### DIRECTIONS FOR THIS TASK:
Only one stretch of the data should be retyped: the lines from the line containing "May your trip" through the line containing "The Jazz Master". Keep pictures out of it.

### RECORDS FOR PROCESSING:
* * * * * * *

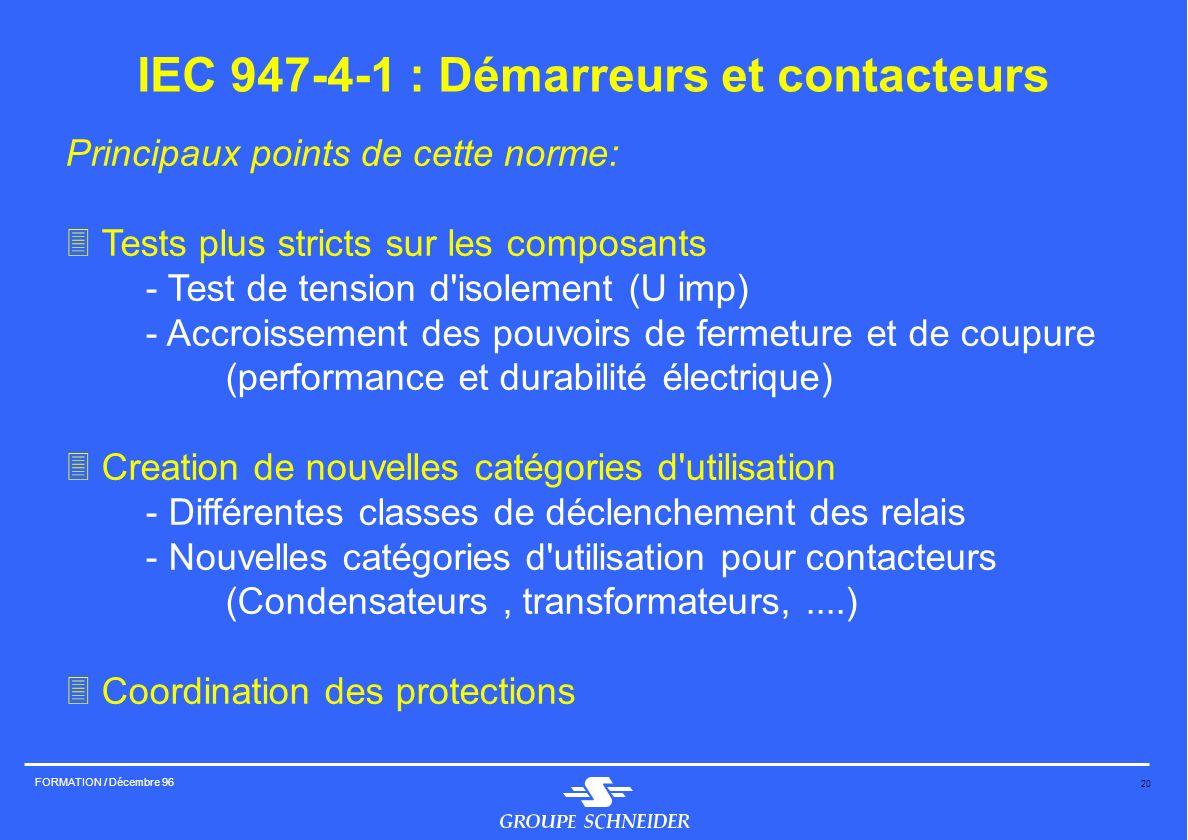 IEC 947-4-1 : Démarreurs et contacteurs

* * * * * * *

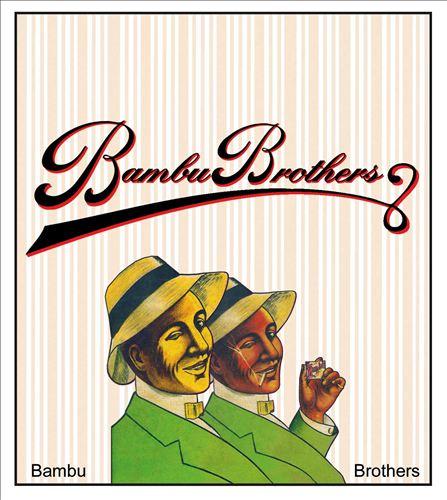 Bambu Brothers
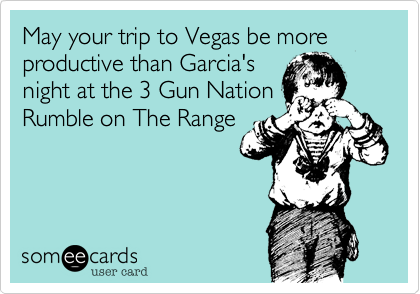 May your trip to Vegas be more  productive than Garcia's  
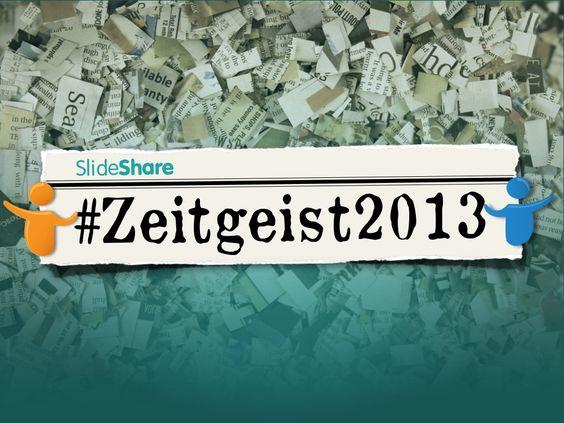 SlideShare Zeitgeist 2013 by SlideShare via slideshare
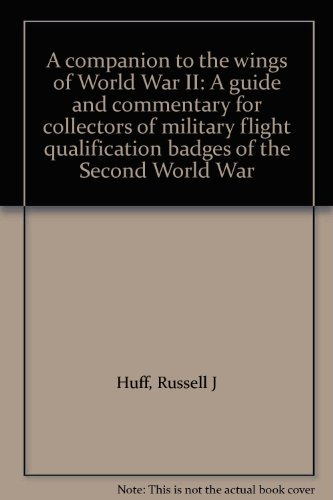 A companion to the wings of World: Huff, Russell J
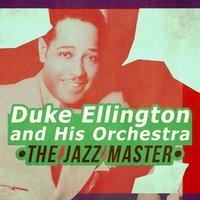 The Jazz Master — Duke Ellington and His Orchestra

* * * * * * *

### OUTPUT FOR THIS EXERCISE:
 May your trip to Vegas be more  productive than Garcia's  
 SlideShare Zeitgeist 2013 by SlideShare via slideshare
 A companion to the wings of World: Huff, Russell J
 The Jazz Master — Duke Ellington and His Orchestra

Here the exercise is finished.